Vowell’s writing voice is one of a kind. So is her speaking voice, which she parlayed into a gig moonlighting as a voiceover artist. She discusses that experience, in tandem with writing Assassination, in a video essay found on You Tube.
Serious history buffs might find Sarah Vowell too flip, but I’d caution the skeptic not to snap judge. She gives tragic moments in American history their due respect but assumes we know the big picture. It’s the epilogues, colorful asides, and off-the-beaten path discoveries (some of them ludicrous) Vowell shares that drive her unorthodox travelogue. Also receiving their due are the docents, tour guides and experts who, unlike the history they preserve and disseminate, live on Vowell’s pages: earnest, quirky, myopic, passionate and detail-driven folk who’ve dedicated a significant portion of their lives, if not their livelihoods, to keeping history accessible.

= Source material =
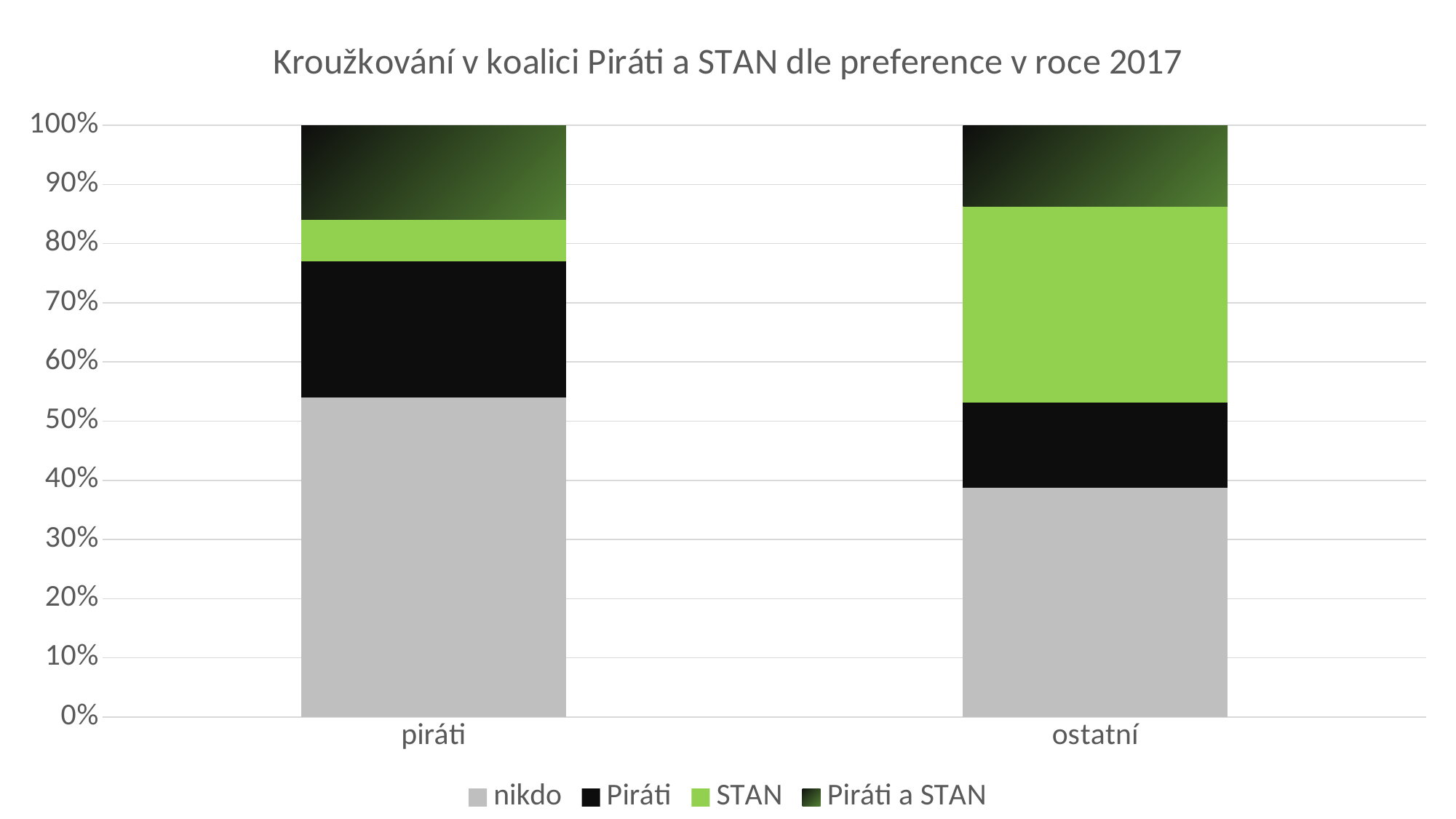
Which series is the largest segment in the piráti bar? nikdo How many series does the legend list? 4 Which category has the larger STAN share, piráti or ostatní? ostatní Is the nikdo share for ostatní greater or less than 30%? greater Which category has the larger Piráti share, piráti or ostatní? piráti Which series is shown in grey in the legend? nikdo What is the title of the chart? Kroužkování v koalici Piráti a STAN dle preference v roce 2017 How many categories are shown on the x axis? 2 What kind of chart is shown on the slide? Stacked bar chart Is the nikdo share for ostatní greater or less than 50%? less Is the nikdo share for piráti greater or less than 50%? greater Which category has the larger nikdo share, piráti or ostatní? piráti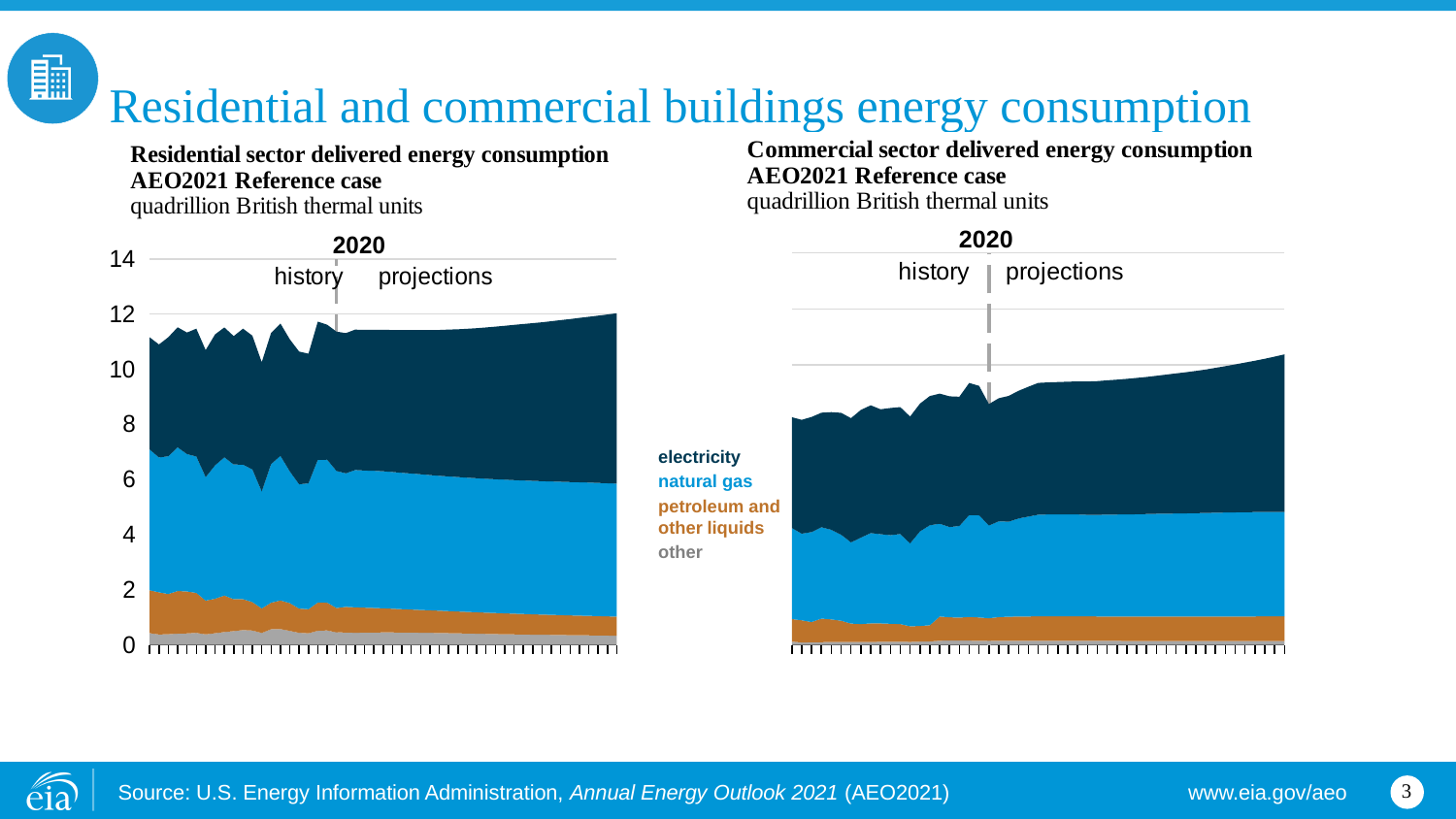
Which series is shown in the darkest (navy) colour on the charts? electricity In the commercial sector chart, does total delivered energy consumption rise or fall over the projection period? rise In the residential sector chart, is the total delivered energy consumption in 2020 greater or less than 14? less How many series does the shared legend between the two charts list? 4 Which chart shows the higher total delivered energy consumption in 2020, the residential sector chart or the commercial sector chart? residential sector chart In the residential sector chart, is the top of the petroleum and other liquids layer at the end of the projections greater or less than 4? less In the residential sector chart, does total delivered energy consumption rise or fall over the projection period? rise What kind of chart is the residential sector delivered energy consumption chart? stacked area chart In the residential sector chart, is the 'other' layer at the start of the history period greater or less than 2? less What year does the dashed vertical line separating history from projections mark on both charts? 2020 What unit of measurement is used on both charts? quadrillion British thermal units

= Explore the material =
1. In the Sarah Vowell review, what side job did Vowell's speaking voice lead to?
2. Copy out everything in the Sarah Vowell review from "Vowell’s writing voice" down to "on You Tube.", word for word.

= Expected responses =
1. Moonlighting as a voiceover artist.

2.
Vowell’s writing voice is one of a kind. So is her speaking voice, which she parlayed into a gig moonlighting as a voiceover artist. She discusses that experience, in tandem with writing Assassination, in a video essay found on You Tube.